I1101 03:45:25.755960 1 ingress.go:91] cert-manager/controller/challenges/http01/selfCheck/http01/ensureIngress "level"=0 "msg"="found one existing HTTP01 solver ingress" "dnsName"="[snip]" "related_resource_kind"="Ingress" "related_resource_name"="cm-acme-http-solver-br7d2" "related_resource_namespace"="default" "resource_kind"="Challenge" "resource_name"="[snip]-certificate-2096248848-189663135-2951658629" "resource_namespace"="default" "type"="http-01"
This corresponds with an error event in the ClusterIssuer
that I deployed:
Warning ErrVerifyACMEAccount 27m (x4 over 28m) cert-manager Failed to verify ACME account: Get https://acme-v02.api.letsencrypt.org/directory: dial tcp: i/o timeout
Because of this my CertificateRequest
and Certificate
resources perpetually stay in a "pending" state.
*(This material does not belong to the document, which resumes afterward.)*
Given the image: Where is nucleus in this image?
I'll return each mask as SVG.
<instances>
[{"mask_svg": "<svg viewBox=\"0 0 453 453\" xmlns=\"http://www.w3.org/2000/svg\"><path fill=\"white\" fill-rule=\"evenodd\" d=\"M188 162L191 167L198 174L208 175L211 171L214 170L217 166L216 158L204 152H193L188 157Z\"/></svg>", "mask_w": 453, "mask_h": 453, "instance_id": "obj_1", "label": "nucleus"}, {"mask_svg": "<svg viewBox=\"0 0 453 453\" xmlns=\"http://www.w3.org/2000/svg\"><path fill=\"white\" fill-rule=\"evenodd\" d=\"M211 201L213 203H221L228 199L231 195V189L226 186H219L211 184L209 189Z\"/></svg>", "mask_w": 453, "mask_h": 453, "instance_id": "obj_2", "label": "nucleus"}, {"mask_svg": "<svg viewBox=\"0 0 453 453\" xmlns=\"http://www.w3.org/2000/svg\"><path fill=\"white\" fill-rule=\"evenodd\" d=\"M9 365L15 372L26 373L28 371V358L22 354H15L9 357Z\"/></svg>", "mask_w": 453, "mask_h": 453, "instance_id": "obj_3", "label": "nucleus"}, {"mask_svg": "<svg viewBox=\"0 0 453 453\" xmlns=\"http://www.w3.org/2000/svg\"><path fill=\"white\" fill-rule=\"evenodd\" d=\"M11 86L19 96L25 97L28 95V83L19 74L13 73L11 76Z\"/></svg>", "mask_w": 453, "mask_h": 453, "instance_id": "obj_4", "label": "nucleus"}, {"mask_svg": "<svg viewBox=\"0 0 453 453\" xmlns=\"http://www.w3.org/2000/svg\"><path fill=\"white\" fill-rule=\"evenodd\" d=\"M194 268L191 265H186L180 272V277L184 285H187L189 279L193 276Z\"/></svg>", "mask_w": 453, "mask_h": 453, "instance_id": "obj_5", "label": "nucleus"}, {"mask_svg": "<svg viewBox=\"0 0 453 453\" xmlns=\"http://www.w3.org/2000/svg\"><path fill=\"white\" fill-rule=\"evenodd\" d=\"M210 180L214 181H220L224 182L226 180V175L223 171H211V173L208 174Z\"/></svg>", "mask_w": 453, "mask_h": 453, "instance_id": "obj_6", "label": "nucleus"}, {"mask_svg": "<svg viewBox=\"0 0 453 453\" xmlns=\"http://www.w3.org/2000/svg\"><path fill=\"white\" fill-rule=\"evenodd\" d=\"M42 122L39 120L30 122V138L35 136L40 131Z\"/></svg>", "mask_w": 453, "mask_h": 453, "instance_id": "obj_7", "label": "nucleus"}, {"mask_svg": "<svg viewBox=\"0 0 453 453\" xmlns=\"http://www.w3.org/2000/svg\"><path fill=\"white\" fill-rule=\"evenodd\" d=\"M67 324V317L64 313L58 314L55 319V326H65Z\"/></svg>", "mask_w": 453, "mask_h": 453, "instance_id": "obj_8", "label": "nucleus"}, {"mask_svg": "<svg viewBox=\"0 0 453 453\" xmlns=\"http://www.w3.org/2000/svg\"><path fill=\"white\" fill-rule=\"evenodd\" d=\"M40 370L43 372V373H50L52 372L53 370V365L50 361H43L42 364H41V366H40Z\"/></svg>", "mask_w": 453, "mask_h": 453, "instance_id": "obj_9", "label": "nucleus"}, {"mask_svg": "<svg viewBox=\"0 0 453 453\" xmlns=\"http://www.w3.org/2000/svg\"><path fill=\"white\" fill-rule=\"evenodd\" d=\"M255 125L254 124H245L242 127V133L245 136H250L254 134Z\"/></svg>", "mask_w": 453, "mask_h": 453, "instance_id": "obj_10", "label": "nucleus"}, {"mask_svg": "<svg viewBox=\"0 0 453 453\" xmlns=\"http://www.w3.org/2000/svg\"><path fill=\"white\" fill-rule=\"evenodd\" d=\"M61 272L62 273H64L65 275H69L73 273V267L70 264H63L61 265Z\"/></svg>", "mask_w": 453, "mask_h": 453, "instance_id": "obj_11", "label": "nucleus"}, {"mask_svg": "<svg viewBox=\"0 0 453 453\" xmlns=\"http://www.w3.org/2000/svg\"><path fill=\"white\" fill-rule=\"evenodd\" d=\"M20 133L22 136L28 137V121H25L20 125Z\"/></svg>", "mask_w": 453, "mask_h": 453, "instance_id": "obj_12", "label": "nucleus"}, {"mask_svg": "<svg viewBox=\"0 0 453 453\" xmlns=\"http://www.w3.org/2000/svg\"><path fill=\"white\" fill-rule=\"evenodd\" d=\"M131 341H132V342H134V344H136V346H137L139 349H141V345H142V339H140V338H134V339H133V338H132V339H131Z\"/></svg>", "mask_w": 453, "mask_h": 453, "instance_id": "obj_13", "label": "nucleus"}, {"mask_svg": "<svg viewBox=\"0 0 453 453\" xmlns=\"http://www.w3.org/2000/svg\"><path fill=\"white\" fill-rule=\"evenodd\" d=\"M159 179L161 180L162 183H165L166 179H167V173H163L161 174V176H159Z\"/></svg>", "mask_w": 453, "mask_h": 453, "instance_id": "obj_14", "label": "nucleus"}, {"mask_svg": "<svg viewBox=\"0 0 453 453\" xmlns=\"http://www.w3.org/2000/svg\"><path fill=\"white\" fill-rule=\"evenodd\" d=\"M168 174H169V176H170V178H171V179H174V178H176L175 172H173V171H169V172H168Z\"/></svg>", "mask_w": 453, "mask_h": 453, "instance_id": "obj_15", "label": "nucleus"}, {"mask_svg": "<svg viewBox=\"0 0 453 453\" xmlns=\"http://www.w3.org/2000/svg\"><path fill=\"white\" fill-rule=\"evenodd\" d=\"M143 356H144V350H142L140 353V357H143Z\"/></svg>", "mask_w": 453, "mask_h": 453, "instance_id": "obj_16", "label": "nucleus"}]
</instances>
This is happening during initial cluster creation. My configuration for the certificate manager & ingress is as follows:
apiVersion: cert-manager.io/v1alpha2
kind: ClusterIssuer
metadata:
name: letsencrypt-uat
spec:
acme:
email: cert-manager+uat@[snip]
server: https://acme-staging-v02.api.letsencrypt.org/directory
privateKeySecretRef:
name: letsencrypt-uat-private-key
solvers:
- http01:
ingress:
class: nginx
apiVersion: cert-manager.io/v1alpha2
kind: Certificate
metadata:
name: [snip]-uat-certificate
spec:
secretName: [snip]-uat-tls-cert
duration: 2160h
renewBefore: 360h
commonName: [snip]
dnsNames:
- [snip]
issuerRef:
name: letsencrypt-uat
kind: ClusterIssuer
apiVersion: extensions/v1beta1
kind: Ingress
metadata:
name: [snip]-uat-tls-ingress
namespace: default
annotations:
kubernetes.io/ingress.class: "nginx"
cert-manager.io/cluster-issuer: letsencrypt-uat
nginx.ingress.kubernetes.io/ssl-redirect: "true"
nginx.ingress.kubernetes.io/force-ssl-redirect: "true"
nginx.ingress.kubernetes.io/affinity: "cookie"
spec:
rules:
- host: [snip]
http:
paths:
- backend:
serviceName: [snip]-uat-webapp-service
servicePort: 80
tls:
- hosts:
- [snip]
secretName: [snip]-uat-tls-cert
I am on a GKE private cluster and have therefore also been unable to run the webhook component. The documentation seems to imply that this it's OK, but not recommended, to run this way.
Also, I note that the documentation references the need to add a firewall rule to allow the webhook to work. And I wonder if that is also relevant here? The error above seems to indicate some kind of networking (firewall?) related issue.
Environment details:: GKE (1.14.7-gke.10) Kubernetes (v1.16.2) (I think) cert-manager (0.11.0)
Installed with kubectl
Do I need to configure a firewall rule, perhaps?
Many thanks, Ben
Edit 1:
The "dial tcp: i/o timeout" is a red herring. That error persists only as long as the DNS takes to initialise with my cluster. I am also coming closer to the conclusion that the propagation error is simply LetsEncrypt DNS not seeing my domain associated with my IP address (yet).
Is it correct that I use an A record here? I made the DNS update around an hour ago - is there any way that I can see what LetsEncrypt's DNS sees?